▸ Problem statement: Please revise the data below so that every "sleeve" becomes "shirt sleeve", leaving everything else unchanged. Omit the pictures from your answer.

▸ Records supplied:
# # # # #
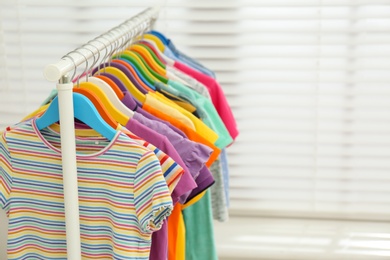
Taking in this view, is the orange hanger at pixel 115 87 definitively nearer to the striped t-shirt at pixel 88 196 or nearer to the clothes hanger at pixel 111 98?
the clothes hanger at pixel 111 98

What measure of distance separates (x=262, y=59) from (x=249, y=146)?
1.05 feet

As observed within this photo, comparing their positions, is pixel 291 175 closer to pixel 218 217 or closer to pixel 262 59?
pixel 262 59

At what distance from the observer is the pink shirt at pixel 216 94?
1.97m

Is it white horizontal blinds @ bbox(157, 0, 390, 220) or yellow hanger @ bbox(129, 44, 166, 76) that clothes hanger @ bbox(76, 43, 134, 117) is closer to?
yellow hanger @ bbox(129, 44, 166, 76)

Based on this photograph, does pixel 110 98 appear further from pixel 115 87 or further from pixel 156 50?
pixel 156 50

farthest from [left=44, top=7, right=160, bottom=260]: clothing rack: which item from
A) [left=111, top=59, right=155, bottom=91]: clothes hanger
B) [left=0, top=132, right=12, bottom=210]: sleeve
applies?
[left=111, top=59, right=155, bottom=91]: clothes hanger

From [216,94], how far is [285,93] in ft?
1.62

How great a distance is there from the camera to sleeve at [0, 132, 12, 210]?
53.8 inches

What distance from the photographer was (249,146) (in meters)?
2.49

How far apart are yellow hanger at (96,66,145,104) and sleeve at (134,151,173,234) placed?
0.32m

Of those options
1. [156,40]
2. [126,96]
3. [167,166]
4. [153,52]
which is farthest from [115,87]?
[156,40]

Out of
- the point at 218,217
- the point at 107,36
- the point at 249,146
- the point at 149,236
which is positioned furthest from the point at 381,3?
the point at 149,236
# # # # #
▸ Expected answer:
Taking in this view, is the orange hanger at pixel 115 87 definitively nearer to the striped t-shirt at pixel 88 196 or nearer to the clothes hanger at pixel 111 98?
the clothes hanger at pixel 111 98

What measure of distance separates (x=262, y=59) from (x=249, y=146)?
1.05 feet

As observed within this photo, comparing their positions, is pixel 291 175 closer to pixel 218 217 or closer to pixel 262 59?
pixel 262 59

At what distance from the observer is the pink shirt at pixel 216 94?
1.97m

Is it white horizontal blinds @ bbox(157, 0, 390, 220) or yellow hanger @ bbox(129, 44, 166, 76) that clothes hanger @ bbox(76, 43, 134, 117) is closer to?
yellow hanger @ bbox(129, 44, 166, 76)

Based on this photograph, does pixel 110 98 appear further from pixel 115 87 or further from pixel 156 50?
pixel 156 50

farthest from [left=44, top=7, right=160, bottom=260]: clothing rack: which item from
A) [left=111, top=59, right=155, bottom=91]: clothes hanger
B) [left=0, top=132, right=12, bottom=210]: shirt sleeve
applies?
[left=111, top=59, right=155, bottom=91]: clothes hanger

From [216,94], how far is [285,93] in ft?
1.62

How great a distance is there from the camera to shirt sleeve at [0, 132, 12, 210]?
53.8 inches

What distance from the photographer was (249,146) (in meters)?
2.49

How far apart are yellow hanger at (96,66,145,104) and shirt sleeve at (134,151,173,234) placed?
0.32m

Of those options
1. [156,40]
2. [126,96]
3. [167,166]
4. [153,52]
which is farthest from [115,87]?
[156,40]

Out of
- the point at 218,217
- the point at 107,36
- the point at 249,146
- the point at 149,236
which is positioned furthest from the point at 381,3?
the point at 149,236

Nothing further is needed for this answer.